The solution to cane toad control is unlikely to come from only one source.  Short term strategies currently include various means of destroying toads - trapping, gassing, clubbing etc.  An anaesthatising spray that subsequently kills toads has recently been developed by our participant Pestat Pty Ltd. 

Medium-term strategies such as the use of the toad's own parasites or alarm pheromones are also being investigated.

In the longer term, scientists are also investigating the possibility of using gene modification technology to render toads unable to breed successfully.  One such concept is the "daughterless" strategy.

"Daughterless" is a sex skewing technology based on limiting the number of females in the wild population.  A genetically modified strain of cane toads are produced that are capable of  producing only male offspring.   This occurs through male tadpoles developing into fertile male toads normally, but female tadpoles reverse their sex and develop into fertile males also.  This, over time, makes it harder and harder for males to find mates with which to breed.   However, because the spread of the daughterless gene will be diluted in further generations, restocking of the wild population is required in order to ensure penetration of the gene throughout the population.

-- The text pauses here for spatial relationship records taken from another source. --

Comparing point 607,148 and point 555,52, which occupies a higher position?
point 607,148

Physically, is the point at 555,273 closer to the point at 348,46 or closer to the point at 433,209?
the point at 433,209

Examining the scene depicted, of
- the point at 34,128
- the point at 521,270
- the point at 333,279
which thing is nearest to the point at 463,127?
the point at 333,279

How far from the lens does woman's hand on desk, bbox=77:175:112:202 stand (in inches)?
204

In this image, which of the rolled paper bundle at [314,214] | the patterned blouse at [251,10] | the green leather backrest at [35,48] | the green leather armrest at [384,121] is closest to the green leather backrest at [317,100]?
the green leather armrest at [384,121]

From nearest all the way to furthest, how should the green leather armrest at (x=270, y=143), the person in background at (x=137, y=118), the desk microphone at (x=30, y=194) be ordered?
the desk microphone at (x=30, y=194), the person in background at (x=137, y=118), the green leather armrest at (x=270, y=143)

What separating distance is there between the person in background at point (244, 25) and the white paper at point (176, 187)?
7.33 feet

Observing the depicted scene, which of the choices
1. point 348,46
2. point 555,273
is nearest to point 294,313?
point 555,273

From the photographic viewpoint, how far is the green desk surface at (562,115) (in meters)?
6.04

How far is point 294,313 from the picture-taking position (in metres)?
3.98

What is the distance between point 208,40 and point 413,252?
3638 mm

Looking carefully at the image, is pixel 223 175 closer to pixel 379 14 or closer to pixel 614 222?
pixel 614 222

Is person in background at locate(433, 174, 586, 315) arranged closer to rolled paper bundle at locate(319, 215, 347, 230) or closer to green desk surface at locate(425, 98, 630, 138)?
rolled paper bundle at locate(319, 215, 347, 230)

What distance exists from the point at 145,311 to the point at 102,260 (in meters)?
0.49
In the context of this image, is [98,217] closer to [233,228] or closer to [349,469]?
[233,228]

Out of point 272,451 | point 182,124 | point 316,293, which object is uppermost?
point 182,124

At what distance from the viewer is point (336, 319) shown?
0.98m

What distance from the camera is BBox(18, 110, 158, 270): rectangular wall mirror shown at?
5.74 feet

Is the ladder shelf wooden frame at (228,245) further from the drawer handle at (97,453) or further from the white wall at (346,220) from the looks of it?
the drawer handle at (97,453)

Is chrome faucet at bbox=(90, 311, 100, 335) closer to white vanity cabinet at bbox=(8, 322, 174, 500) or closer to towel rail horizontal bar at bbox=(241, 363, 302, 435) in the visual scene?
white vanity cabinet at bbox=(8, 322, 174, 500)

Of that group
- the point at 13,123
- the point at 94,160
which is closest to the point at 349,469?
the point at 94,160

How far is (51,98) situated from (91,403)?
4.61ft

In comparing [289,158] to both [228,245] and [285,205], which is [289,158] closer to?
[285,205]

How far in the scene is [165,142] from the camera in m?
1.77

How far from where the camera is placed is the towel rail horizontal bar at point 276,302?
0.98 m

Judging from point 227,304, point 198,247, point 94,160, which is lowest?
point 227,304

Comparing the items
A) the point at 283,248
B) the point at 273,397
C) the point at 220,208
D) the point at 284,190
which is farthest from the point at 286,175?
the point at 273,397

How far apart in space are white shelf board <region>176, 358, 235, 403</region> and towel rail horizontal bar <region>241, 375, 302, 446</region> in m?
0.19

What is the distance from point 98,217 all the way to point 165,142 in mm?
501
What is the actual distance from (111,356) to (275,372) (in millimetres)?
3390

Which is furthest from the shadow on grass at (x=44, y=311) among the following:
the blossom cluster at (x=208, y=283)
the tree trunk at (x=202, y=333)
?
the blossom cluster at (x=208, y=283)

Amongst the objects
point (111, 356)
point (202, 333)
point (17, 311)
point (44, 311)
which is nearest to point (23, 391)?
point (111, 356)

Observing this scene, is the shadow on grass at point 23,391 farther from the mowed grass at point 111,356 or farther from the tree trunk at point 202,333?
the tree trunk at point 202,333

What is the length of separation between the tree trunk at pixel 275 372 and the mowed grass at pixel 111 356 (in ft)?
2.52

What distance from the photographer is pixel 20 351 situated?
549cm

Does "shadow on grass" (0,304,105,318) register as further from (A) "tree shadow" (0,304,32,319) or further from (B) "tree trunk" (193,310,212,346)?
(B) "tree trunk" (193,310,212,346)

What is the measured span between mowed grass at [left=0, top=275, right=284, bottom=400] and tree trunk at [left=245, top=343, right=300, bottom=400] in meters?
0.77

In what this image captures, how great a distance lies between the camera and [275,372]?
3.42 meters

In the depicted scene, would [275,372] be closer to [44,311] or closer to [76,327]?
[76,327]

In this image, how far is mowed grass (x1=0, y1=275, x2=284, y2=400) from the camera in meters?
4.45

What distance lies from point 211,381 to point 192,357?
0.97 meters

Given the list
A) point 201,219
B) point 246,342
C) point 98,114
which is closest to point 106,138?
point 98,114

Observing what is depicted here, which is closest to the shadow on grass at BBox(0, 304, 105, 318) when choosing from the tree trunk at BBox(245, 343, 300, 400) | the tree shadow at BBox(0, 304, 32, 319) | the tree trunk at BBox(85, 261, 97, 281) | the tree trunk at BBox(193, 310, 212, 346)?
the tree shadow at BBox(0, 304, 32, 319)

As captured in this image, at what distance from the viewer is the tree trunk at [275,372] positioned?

The strategy can be represented:

The benefits if this technique is successful are obvious - it is a non-toxic and humane way of bringing about a population decline, and has no impact on any other species or the environment. 

However, the development of this technology is exceedingly costly and time-consuming.  The steps involved include:

• finding the genetic target - the exact mechanism of sex determination in cane toads must be identified.  Several genes may be involved.  As in some other amphibians, temperature may play a role in sex determination.

• making the genetic construct - building a transgene - an engineered DNA molecule with two parts.  The effector part of the molecule will be the coding sequence of a gene that will promote male development in all offspring.  The other part of the DNA molecule will be a promoter or enhancer containing gene regulatory elements that will cause the effector to be expressed in the right cells at the right stage of development to bring about female-to-male sex reversal.

• generating transgenic toads - this will involve micro-injection of the modified DNA into fertilized cane toad eggs in the laboratory.

• determining fertility and heritability - the injected tadpoles must be raised to sexual maturity and tested for sex reversal.  Successful transgenic toads must also be red to ensure that the daughterless gene is heritable.

Data modelling is also taking place to work out how many transgenic toads would have to be released, when and where to make the strategy most effective should it be released into the wild.

Progress to date:

So far Professor Koopman's team (including IA CRC PhD student John Abramyan) have succeeded in defining the cellular and molecular steps involved in sex-specific development of cane toad young to a point where a control strategy based on this information can be designed.

They have established the stage of development at which sex is determined, isolated several of the key sex determining genes and determined their DNA sequence.  They have also been able to determine when and where some of these genes are active during sexual development.

Preliminary studies into the feasibility of hormonal sex reversal have been completed, and research is continuing into how to implement this in the laboratory.